The court had to consider whether the services provided by Mrs Walker were “gratuitous services” having regard to the definition in section 306D of the WCRA which defines both the terms “gratuitous services” and “paid services”.

The defendant argued that the services were not “paid services” within the meaning of section 306D of the WCRA. This is because they were not provided in Mrs Walker’s “professional capacity or in the course of her business”. The defendant sought to rely on the argument that because the services were not “paid services”, they must be “gratuitous services”. However, McMeekin J found that even if they were not paid services, it was necessary to consider whether they were “gratuitous services” within the meaning of the WCRA.

This required consideration of whether Mrs Walker was a member of the plaintiff’s “household”. The court referred to several dictionary definitions of “household” noting that most definitions refer to people living together who have a familial or friendship type relationship. This could be distinguished from the plaintiff’s circumstances because he moved in with Mrs Walker, a stranger, solely in order to receive the services.
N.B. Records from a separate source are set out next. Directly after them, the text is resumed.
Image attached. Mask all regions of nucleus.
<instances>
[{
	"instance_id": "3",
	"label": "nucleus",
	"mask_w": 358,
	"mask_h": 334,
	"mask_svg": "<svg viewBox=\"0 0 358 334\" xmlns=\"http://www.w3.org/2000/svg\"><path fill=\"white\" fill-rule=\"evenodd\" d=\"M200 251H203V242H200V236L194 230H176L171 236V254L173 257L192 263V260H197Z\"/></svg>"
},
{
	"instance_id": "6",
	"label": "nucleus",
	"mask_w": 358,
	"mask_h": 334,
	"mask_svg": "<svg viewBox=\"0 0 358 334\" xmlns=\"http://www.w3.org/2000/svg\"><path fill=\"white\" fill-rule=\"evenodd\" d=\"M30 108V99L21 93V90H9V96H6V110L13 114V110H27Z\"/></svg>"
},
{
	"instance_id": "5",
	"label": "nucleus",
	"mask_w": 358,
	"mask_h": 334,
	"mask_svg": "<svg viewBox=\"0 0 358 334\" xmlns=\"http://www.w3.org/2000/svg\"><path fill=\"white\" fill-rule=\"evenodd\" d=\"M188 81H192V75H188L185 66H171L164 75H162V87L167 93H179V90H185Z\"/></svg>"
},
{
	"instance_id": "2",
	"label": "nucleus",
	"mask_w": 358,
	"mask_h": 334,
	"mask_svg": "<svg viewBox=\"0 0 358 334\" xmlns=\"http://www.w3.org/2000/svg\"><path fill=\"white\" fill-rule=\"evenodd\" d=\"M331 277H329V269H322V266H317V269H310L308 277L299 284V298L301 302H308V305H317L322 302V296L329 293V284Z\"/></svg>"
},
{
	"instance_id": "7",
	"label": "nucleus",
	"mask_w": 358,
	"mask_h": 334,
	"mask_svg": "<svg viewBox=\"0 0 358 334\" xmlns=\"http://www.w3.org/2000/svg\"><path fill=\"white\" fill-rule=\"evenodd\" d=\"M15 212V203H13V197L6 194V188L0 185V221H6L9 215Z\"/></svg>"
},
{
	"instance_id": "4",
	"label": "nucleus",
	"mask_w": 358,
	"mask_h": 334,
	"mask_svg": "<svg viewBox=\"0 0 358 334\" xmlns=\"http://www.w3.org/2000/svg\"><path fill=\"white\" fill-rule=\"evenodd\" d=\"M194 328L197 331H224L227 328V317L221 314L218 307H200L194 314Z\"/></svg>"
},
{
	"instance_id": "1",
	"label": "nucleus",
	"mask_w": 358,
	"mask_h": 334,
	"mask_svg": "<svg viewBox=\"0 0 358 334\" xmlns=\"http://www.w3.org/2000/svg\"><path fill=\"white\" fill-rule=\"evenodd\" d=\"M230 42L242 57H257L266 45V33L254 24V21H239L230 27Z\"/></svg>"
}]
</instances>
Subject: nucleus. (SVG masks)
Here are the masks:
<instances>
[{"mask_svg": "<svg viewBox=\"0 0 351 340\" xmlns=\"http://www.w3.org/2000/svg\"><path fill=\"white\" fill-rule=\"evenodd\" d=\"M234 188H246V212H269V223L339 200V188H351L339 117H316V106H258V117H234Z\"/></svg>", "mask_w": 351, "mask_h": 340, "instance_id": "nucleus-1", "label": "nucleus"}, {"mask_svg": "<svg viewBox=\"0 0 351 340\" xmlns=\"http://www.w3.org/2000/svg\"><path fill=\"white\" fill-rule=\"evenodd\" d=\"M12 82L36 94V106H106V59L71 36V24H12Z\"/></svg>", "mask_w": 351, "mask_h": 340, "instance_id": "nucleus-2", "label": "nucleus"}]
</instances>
On that basis, the court found that the services provided by Mrs Walker were not “gratuitous services” and the limitation on the availability of damages for the cost of the services provided did not apply. The plaintiff was awarded over $25,000.00 as to past paid assistance and over $110,000.00 as to future paid assistance.

Take away point

While this decision further erodes the restrictions placed on the availability of damages for the provision of services imposed by the WCRA, its application will be limited to those unique circumstances where a plaintiff receives services from a stranger in what would otherwise be regarded as a household context. Despite this limited application, the case serves as a reminder that where ambiguity exists, the court will apply a beneficial interpretation to the restrictions imposed by the WCRA.